About

dif·fi·cult  /ˈdifəkəlt/     needing much effort or skill to accomplish, deal with, or understand. / characterized by or causing hardships or problems / (of a person) not easy to please or satisfy.

knowl·edge /ˈnäləj/     the theoretical or practical understanding of a subject / awareness or familiarity gained by experience of a fact or situation.

Research is formalized curiosity. It is to poke and pry with purpose. – Zora Neale Hurston

Course Description

Difficult knowledge is a knowing that poses emotional and epistemological challenges to the individual or collective because of its connection to violence and atrocity. Difficult knowledge is embodied knowledge, a felt theory or way of being in the world that is rooted in traumatic experiences or unsettling truths, and that poses challenges of communicability and representation. It is often highly contested, silenced or institutionally erased. It is also haunting, a violent past that persists and insists on justice.

In this class, we will consider some of the following questions: What does it mean to conduct ethical research and represent individual or collective experiences of violence? To conduct the labour of challenging institutions, and individuals and collectives that deny, silence, or erase living histories of violence? To engage with knowledge that unsettles us, generates discomfort, pain and the impulse to look away? To conduct research on experiences that are not our own? To conduct research on experiences that are ineffable? What are some of the forms of re-presenting difficult knowledge?

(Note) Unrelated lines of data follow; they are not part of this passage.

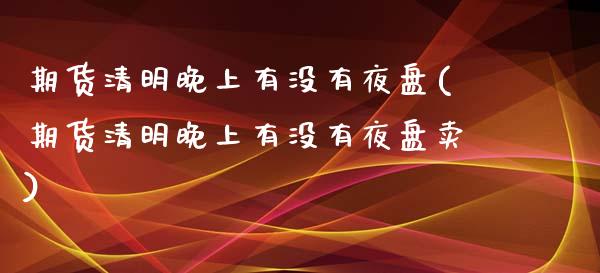 期货清明晚上有没有夜盘(期货清明晚上有没有夜盘卖)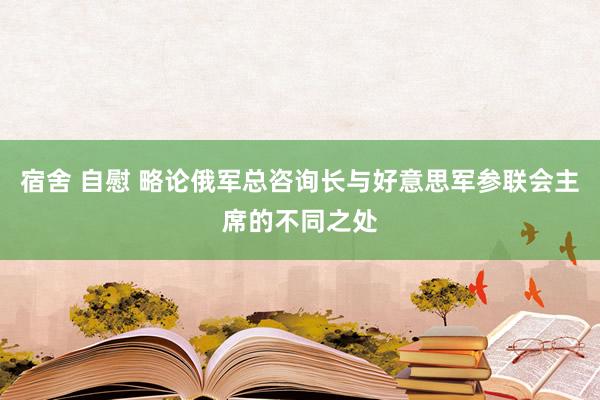 宿舍 自慰 略论俄军总咨询长与好意思军参联会主席的不同之处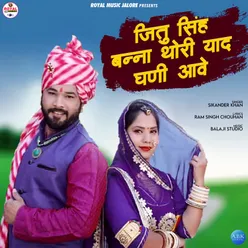 Jitu Singh Banna Thori Yaad Ghani Aave - Single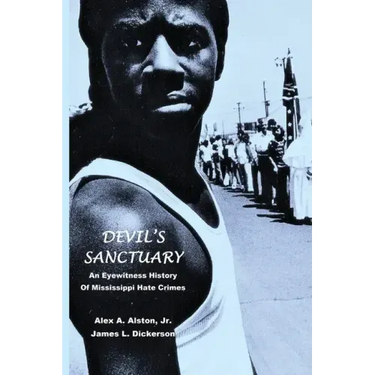Devil's Sanctuary: An Eye Witness History of Mississippi Hate Crimes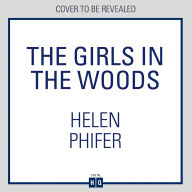 The Girls In The Woods: The stunning fifth book in the police procedural serial killer crime thriller series from the bestselling author of One Left Alive! (The Annie Graham crime series, Book 5)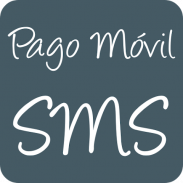 Pago Móvil SMS screenshot 0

We work towards a praxis of on-going learning and unlearning that involves a working through and against silence, erasure and violence reproduced in the academy, policy and media. To do so, we draw on theorists who reckon with difficult knowledge and look to spaces that challenge us, make us uncomfortable, and foster productive encounters.

In the first part of the course, we consider what makes knowledge difficult, and the institutional ways such knowledge is marginalized and denied. We look to case studies of museums, centres for historical memory, archives and national commissions of inquiry that work with difficult knowledge, and their rationales. We draw on forms of theorizing about difficult knowledge that are everyday, visual, poetic and felt. And finally, we reflect on ethics in research, codes of conduct and praxis in the reach towards transformative justice.